A common IV strategy for pollution is to use regulation, why would it lead to a weak first stage?
The authors argue that the external validity of the results found in developed countries is low. Why? Would we over- or under-estimate the real effect if we were to use the coefficients find in developed/less polluted countries?
Instead of running a simple OLS regression, the authors suggest to add month and month-area fixed effect. Why does it improve the quality of the estimation?
The authors suggest using thermal inversion as an instrument for air pollution. Discuss the exogeneity and the relevance conditions of this instrument.

Exercise 2: Data cleaning and visual representation

Open the raw data
Control variables include w_tmp_mean, w_precip, w_cloud, w_evap, w_invterm. Keep only observations for which those controls are not missing.
Remove if w_tmp_impute is 1 (ie, if the temperature is imputed).
Compute the monthly average of termal inversion (w_invterm) and the monthly average temperature (w_tmp_mean).
Replicate Figure 3 using ggplot. The mortality variables are rw_infant_1y and grw_infant_1y. Export to your .tex file.

Exercise 3: Empirical analysis

Pay close attention to the footnote of the tables you want to replicate.

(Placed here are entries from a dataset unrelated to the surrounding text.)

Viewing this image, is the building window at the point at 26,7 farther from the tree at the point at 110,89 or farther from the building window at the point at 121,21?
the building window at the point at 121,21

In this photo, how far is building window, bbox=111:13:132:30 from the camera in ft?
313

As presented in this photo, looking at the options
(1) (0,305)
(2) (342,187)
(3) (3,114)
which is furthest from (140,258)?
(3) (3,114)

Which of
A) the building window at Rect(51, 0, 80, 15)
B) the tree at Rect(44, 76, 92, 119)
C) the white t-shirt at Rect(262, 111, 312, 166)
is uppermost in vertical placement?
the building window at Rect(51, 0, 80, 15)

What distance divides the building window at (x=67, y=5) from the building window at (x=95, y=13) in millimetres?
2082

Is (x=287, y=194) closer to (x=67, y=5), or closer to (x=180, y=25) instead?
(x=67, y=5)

Notice that the authors drop the bottom 99 and top 1 percentile observations (to account for outliers). They also weight the regressions by the number of births. Pollution variables are pm10_max24hr, co_max8hr, so2_mean, o3_mean.

Notice you will need to create some variables (the polynomials and the fixed effects). The explained variables are scaled by 1000 in the paper.

Replicate Table 2. Predict the value of pollution. Export. Interpret. Does the IV seem valid?
Replicate Table 3 (Columns 1 to 4 only). Export. Interpret. Are you confident with these results?
[Bonus] Rerun the analysis without dropping the outliers. Interpret.
[Bonus] Plot the main point estimates and the confidence intervals. Which pollutant is the worst?